Den Prozessen auf den Zahn gefühlt

Als Dentalspezialist muss die bredent group höchste Qualität im Hinblick auf die Produkte wie Zahnimplantate und -prothesen garantieren. Neben einer schnellen Auslieferung der mehr als 35.000 gelisteten Artikel an Zahnarztpraxen und Dentallabore auf der ganzen Welt ist die 100-prozentige Rückverfolgbarkeit sämtlicher Produkte und Prozesse zwingend erforderlich.
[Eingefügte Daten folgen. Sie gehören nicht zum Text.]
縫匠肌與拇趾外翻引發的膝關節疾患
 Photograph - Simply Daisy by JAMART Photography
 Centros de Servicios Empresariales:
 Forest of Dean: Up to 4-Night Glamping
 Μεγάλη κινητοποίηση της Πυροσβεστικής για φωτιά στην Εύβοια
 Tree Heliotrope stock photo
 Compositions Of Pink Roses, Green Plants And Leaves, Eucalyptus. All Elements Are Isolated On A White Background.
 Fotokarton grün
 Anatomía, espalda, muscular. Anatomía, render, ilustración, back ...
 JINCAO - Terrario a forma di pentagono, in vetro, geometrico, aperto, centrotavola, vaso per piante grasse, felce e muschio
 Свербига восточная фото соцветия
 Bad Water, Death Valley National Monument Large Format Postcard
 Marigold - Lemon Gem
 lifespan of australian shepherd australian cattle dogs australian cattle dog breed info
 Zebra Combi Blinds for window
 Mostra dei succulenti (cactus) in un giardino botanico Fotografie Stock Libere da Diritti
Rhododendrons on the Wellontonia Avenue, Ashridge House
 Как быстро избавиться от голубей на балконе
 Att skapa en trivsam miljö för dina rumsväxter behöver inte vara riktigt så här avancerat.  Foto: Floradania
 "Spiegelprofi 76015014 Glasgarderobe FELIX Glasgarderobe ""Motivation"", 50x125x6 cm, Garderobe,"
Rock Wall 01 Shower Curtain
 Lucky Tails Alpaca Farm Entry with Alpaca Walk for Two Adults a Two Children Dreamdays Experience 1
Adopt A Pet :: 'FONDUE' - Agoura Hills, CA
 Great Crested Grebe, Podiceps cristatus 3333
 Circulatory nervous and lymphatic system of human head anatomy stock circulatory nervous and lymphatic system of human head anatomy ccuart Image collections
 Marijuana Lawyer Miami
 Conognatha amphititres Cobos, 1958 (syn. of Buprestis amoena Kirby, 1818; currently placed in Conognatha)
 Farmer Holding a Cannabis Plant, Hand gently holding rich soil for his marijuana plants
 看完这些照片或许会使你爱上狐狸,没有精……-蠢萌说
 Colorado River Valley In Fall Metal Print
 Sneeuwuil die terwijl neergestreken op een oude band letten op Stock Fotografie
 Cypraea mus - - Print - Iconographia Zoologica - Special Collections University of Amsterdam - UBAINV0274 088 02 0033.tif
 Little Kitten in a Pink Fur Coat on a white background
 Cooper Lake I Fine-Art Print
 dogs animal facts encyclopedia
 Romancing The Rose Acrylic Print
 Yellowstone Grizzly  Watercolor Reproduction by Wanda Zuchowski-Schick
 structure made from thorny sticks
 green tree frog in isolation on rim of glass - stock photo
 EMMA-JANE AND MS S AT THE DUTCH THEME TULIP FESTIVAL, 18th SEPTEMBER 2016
Strenge gesetzliche Vorgaben wie beispielweise bei Lieferung in die USA sind dabei genau so zuverlässig einzuhalten wie die international gültigen ISO-Normen und Zulassungsbestimmungen. Für bedingungslose Sicherheit in den Prozessen sorgt das ERP-System proALPHA, welches die bredent group unternehmensweit einsetzt.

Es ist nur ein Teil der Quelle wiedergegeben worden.